Materials and Methods. A transgenic rat line was developed that expresses the human amyloid precursor protein (APP) carrying both the Swedish and Indiana mutations, under the control of the Thy1 promoter. Amyloid pathology, cognitive deficits and levels of phosphorylation patterns of synaptic plasticity-related ERK1/2 and CREB proteins are currently being studied. To assess this, we are currently performing immunohistochemistry, Morris Water Maze and Western blot analysis.

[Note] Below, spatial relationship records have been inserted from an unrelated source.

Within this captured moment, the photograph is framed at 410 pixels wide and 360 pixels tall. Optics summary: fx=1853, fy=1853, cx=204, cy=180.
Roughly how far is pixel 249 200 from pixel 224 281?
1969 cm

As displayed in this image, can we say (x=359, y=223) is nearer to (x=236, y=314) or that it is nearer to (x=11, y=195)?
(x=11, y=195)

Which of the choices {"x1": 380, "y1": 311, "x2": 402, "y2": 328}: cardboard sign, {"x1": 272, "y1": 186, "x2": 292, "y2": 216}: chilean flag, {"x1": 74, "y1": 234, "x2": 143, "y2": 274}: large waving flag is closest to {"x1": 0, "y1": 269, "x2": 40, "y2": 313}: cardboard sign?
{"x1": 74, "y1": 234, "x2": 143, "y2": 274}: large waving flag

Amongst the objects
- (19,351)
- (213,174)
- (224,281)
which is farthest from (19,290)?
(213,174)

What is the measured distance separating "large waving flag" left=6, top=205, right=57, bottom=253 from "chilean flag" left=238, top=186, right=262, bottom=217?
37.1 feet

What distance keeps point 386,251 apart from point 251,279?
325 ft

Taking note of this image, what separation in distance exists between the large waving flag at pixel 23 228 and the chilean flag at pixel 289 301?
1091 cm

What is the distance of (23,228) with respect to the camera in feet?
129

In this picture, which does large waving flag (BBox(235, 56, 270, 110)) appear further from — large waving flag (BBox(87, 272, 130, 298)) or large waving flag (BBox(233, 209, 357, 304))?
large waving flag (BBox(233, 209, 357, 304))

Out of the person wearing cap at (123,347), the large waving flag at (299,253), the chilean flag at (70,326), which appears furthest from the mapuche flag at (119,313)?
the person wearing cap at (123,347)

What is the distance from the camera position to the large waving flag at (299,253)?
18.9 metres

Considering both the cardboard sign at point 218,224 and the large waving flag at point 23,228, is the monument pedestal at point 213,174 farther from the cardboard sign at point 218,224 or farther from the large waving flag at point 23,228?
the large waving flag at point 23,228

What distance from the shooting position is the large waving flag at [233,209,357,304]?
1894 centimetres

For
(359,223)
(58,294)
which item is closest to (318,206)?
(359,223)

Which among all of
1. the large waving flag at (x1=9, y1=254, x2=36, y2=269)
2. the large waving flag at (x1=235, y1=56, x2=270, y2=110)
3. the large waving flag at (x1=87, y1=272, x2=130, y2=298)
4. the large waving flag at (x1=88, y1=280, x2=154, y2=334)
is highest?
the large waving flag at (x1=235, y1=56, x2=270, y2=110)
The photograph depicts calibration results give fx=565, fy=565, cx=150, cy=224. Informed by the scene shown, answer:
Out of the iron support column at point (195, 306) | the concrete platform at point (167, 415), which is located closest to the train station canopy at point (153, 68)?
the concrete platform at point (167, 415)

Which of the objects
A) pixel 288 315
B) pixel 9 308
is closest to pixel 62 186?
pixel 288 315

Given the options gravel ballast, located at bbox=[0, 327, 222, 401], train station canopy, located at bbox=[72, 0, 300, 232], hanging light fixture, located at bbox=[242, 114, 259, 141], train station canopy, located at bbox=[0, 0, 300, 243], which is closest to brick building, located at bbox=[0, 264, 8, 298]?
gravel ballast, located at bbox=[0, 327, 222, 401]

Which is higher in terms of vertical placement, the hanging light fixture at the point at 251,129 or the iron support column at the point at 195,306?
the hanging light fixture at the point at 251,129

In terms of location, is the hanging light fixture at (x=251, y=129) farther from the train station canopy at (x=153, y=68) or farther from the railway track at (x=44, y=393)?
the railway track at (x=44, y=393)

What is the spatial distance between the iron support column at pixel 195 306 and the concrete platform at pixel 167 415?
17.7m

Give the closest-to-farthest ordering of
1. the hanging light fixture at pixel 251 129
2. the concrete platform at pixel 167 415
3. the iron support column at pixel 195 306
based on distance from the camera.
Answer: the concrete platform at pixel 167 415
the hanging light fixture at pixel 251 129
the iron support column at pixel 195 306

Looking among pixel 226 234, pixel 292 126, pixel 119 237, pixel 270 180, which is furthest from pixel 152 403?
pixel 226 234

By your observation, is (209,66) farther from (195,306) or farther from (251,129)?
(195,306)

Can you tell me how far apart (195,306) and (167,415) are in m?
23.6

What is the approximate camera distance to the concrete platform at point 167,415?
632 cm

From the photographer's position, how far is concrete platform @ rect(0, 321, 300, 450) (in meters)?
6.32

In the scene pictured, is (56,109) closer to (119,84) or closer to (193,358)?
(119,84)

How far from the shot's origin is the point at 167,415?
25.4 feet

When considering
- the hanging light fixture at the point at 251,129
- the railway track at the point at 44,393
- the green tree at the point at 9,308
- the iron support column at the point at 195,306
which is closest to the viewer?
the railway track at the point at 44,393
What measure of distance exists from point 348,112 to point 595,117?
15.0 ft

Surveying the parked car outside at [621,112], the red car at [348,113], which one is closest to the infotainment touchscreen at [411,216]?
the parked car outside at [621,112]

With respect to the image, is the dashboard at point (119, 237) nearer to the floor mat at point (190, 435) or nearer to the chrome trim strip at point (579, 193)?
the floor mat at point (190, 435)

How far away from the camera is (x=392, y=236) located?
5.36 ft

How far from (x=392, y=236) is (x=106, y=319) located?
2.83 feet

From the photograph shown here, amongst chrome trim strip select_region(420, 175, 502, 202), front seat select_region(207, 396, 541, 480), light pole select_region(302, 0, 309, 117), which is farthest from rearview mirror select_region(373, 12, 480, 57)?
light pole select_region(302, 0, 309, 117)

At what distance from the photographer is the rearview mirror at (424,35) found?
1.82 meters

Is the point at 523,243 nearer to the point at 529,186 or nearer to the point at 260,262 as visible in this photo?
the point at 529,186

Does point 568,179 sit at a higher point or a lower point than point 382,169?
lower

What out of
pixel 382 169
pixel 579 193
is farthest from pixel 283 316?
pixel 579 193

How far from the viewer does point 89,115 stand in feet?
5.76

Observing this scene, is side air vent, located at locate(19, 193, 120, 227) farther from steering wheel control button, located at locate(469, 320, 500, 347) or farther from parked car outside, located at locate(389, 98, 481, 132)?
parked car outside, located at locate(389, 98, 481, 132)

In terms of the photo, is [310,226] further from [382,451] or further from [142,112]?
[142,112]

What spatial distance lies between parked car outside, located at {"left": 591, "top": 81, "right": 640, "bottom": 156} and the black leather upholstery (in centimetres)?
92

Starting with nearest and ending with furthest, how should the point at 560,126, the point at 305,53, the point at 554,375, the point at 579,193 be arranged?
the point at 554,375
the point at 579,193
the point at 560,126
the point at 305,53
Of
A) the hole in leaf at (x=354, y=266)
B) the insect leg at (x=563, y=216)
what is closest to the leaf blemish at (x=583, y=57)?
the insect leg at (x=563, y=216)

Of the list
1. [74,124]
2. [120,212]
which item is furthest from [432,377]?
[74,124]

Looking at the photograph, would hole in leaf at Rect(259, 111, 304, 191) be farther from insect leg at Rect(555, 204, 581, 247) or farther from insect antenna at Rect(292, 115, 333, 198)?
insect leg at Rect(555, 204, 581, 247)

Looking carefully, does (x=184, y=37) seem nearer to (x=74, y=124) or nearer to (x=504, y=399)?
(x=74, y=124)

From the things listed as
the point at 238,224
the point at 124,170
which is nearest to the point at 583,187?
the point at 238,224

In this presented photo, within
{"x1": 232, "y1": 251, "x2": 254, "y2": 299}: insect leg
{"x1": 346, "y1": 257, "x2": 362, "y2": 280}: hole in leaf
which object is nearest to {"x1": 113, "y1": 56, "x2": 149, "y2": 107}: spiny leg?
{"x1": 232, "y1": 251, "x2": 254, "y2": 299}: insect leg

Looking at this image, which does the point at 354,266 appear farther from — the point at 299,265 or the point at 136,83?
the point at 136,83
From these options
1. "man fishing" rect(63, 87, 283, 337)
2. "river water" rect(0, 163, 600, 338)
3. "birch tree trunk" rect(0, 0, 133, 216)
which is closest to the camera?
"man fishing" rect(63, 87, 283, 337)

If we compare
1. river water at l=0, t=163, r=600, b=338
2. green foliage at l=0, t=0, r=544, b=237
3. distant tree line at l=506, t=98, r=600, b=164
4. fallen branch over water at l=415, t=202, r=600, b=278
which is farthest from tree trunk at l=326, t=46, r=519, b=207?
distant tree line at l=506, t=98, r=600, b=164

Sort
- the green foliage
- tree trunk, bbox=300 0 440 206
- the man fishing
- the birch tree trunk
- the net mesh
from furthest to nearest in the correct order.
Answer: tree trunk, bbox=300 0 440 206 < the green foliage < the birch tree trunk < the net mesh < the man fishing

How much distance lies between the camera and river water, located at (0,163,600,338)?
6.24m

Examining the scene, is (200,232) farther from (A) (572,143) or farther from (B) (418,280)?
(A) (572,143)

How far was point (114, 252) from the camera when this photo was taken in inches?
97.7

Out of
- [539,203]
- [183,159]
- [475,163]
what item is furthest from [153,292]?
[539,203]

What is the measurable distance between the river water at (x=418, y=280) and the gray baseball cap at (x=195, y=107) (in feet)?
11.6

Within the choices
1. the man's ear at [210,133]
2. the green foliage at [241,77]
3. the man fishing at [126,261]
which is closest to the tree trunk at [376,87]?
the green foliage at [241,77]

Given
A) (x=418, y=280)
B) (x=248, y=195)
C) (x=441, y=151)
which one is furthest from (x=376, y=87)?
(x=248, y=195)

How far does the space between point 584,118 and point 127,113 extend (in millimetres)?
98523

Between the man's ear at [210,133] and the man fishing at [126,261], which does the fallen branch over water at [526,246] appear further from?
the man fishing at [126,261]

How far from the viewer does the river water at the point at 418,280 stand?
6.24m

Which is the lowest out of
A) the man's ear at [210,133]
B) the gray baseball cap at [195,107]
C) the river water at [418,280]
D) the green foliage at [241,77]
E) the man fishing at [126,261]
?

Results. The selected transgenic rat line, coded McGill-R-Thy1-APP, displays, at early stages, an extended phase of abnormal (AD-like) intraneuronal accumulation of Aβ, which is widespread throughout different cortical areas and the hippocampal formation. In the neocortex, the intracellular Aβ is most notable in pyramidal neurons of lamina 5, but ubiquitously found in all layers from lamina 2 to 6. Intracellular Aβ accumulation progressively increases with aging, leading to the formation of extracellular Aβ amyloid plaques by 9 to 11 months of age. Amyloid plaque deposition starts in the hippocampus, spreading later to neo- and parietal cortex areas, entorhinal cortex and even thalamus. Our preliminary Western blot results reveal an upregulation of ERK1/2 phosphorylation, when compared to non-transgenic littermate rats, as previously found in our UKUR-25 and UKUR-28 transgenic rat models, which coincides with the phase of intracellular Aβ accumulation. Preliminary behavioural studies show a significant difference in 13 month old transgenic rats (post-plaque stage), compared to non-transgenic littermate rats, during the learning phase of the Morris Water Maze. Behavioural testing for pre-plaque cohorts has yet to be performed. The characterization of this transgenic model is ongoing, paying particular attention to the effect of intracellular Aβ and extracellular plaque deposition on learning and memory acquisition.
Conclusions
Immunohistochemistry results show that this rat model of AD displays early intraneuronal accumulation of Aβ progressing in an age-dependent manner, leading to eventual plaque formation. This corresponds to behavioural deficits at later stages of the pathology.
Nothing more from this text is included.